Lott IMPACT Trophy | Honoring College Football's Defensive Best



Player Profile: ASU’s Villiami “Laiu” Moeakiola


(Note: The Lott IMPACT Trophy publishes stories from students at universities where a player has been nominated to the Lott IMPACT Trophy Watch List.  Kaelen Jones is a junior at Arizona State and is a Sports Journalism student. He is from Chino Hills, California.)

By Kaelen Jones

For many athletes, their style of play and personality on the field parallels their life off of it.
ASU redshirt-senior safety Villiami “Laiu” Moeakiola’s play reveals a reserved, but passionate leader. It characterizes a leader who learned to follow before he could ever lead; one who lives a purpose-driven life and understands the importance of family.

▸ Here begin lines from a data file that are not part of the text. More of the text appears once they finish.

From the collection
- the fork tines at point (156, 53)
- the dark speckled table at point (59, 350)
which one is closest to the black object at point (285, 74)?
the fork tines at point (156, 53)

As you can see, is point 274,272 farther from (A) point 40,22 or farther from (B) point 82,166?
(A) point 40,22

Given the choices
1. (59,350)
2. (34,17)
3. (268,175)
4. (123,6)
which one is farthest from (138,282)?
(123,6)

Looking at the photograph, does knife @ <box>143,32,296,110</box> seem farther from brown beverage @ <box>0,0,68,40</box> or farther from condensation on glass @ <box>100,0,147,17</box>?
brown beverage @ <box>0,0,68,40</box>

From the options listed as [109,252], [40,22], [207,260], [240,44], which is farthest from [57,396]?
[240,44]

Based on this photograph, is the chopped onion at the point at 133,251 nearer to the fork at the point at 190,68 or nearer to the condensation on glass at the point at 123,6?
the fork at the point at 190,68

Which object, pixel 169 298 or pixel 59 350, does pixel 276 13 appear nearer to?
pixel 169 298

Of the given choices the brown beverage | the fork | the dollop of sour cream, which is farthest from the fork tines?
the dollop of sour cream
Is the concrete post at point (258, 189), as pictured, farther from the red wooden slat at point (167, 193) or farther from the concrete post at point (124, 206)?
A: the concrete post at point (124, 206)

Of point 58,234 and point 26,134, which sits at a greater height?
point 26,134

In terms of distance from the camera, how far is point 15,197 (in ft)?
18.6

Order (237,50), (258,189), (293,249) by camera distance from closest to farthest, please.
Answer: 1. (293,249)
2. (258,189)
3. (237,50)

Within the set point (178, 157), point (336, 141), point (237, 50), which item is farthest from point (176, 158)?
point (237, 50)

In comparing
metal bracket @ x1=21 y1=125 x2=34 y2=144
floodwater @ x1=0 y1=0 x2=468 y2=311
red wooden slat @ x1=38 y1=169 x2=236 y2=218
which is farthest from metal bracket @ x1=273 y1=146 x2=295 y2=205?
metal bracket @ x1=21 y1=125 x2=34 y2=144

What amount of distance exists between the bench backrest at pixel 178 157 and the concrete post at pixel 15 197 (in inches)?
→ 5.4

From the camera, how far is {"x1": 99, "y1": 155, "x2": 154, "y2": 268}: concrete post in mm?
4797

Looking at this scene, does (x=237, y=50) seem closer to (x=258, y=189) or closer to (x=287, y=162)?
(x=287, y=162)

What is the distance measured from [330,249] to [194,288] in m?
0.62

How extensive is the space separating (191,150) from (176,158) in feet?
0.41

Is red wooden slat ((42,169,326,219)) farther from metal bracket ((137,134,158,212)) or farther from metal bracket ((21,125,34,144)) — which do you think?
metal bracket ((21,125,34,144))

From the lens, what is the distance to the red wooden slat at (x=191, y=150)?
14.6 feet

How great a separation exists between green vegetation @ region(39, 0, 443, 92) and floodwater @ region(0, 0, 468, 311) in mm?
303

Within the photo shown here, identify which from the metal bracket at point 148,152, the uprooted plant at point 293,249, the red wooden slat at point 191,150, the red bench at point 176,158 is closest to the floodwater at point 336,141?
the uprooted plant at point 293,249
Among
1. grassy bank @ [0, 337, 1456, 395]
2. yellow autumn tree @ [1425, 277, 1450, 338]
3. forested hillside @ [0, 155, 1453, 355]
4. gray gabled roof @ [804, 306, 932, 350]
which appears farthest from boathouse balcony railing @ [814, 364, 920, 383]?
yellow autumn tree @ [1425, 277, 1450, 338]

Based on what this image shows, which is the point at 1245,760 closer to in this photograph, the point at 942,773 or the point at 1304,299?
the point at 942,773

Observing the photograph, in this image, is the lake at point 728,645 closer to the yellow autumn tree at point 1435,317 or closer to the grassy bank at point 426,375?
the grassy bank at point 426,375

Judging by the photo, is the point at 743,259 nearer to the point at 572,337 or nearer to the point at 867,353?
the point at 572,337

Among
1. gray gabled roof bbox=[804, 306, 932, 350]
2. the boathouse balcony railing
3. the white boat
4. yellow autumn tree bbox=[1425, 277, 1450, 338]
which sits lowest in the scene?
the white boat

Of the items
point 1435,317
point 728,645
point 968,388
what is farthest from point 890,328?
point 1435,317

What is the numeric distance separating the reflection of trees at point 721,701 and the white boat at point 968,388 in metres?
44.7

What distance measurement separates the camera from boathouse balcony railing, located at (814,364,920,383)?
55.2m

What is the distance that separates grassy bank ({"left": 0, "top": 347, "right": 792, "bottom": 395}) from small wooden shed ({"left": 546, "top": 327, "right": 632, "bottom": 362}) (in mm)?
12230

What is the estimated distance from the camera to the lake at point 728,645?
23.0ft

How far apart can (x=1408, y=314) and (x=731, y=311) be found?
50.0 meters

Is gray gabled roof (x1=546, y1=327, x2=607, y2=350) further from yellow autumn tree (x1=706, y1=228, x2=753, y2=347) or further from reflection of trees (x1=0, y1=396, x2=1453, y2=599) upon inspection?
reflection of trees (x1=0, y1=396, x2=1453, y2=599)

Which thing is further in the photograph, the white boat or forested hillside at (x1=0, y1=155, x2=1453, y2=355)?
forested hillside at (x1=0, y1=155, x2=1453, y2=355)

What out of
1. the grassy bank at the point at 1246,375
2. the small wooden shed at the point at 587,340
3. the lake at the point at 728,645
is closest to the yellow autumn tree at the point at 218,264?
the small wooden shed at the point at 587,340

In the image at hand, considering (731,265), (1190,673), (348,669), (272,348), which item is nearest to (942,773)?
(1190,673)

“I think the biggest part with leadership, a lot of people think it’s the guy up front,” Moeakiola said. “You know, ‘Hoo-rah!’ (guys). But it’s just the guy using his influence to impact others.”
While not the most animated, Moeakiola, a four-year starter, is considered to be one of the most effective communicators and influential Sun Devils on the field.
Off the field, it’s no different.

Moeakiola’s drive to purposefully impact others developed while growing up in Euless, Texas. He has three older brothers, two younger brothers and one younger sister. Of the boys, he’s the middle son in his family.

Through his upbringing, Moeakiola learned early on about the values of responsibility and sacrifice.

“(As the middle child) you’re kind of an older brother to the younger ones,” he said. “You just try to learn from your older brothers.”

Moeakiola’s role as a brother transitioned him from being a follower, to being looked up to as a leader. Amidst this evolution, he was taught the importance of family.

“Growing up with five brothers and a sister, you knew it wasn’t about you,” Moeakiola said. “You grew up sharing bedrooms, sharing shoes, sharing clothes with my brothers and stuff.”

The importance of selflessness for the benefit of others was ingrained in Moeakiola as a child. As a middle child, he watched his older brothers and parents do their part to put the family in the best position possible to thrive, then bestowed that wisdom on his younger siblings.

“You just try to do your role in the family, just like you do on the football team, which is try to do your part,” he said. “Try to do whatever you can to help and support your family.”

In order to understand a role, one must understand its purpose. Moeakiola’s parents and their faith, he says, played a key role in defining his. Their discipline and hard work is something he tries to emulate.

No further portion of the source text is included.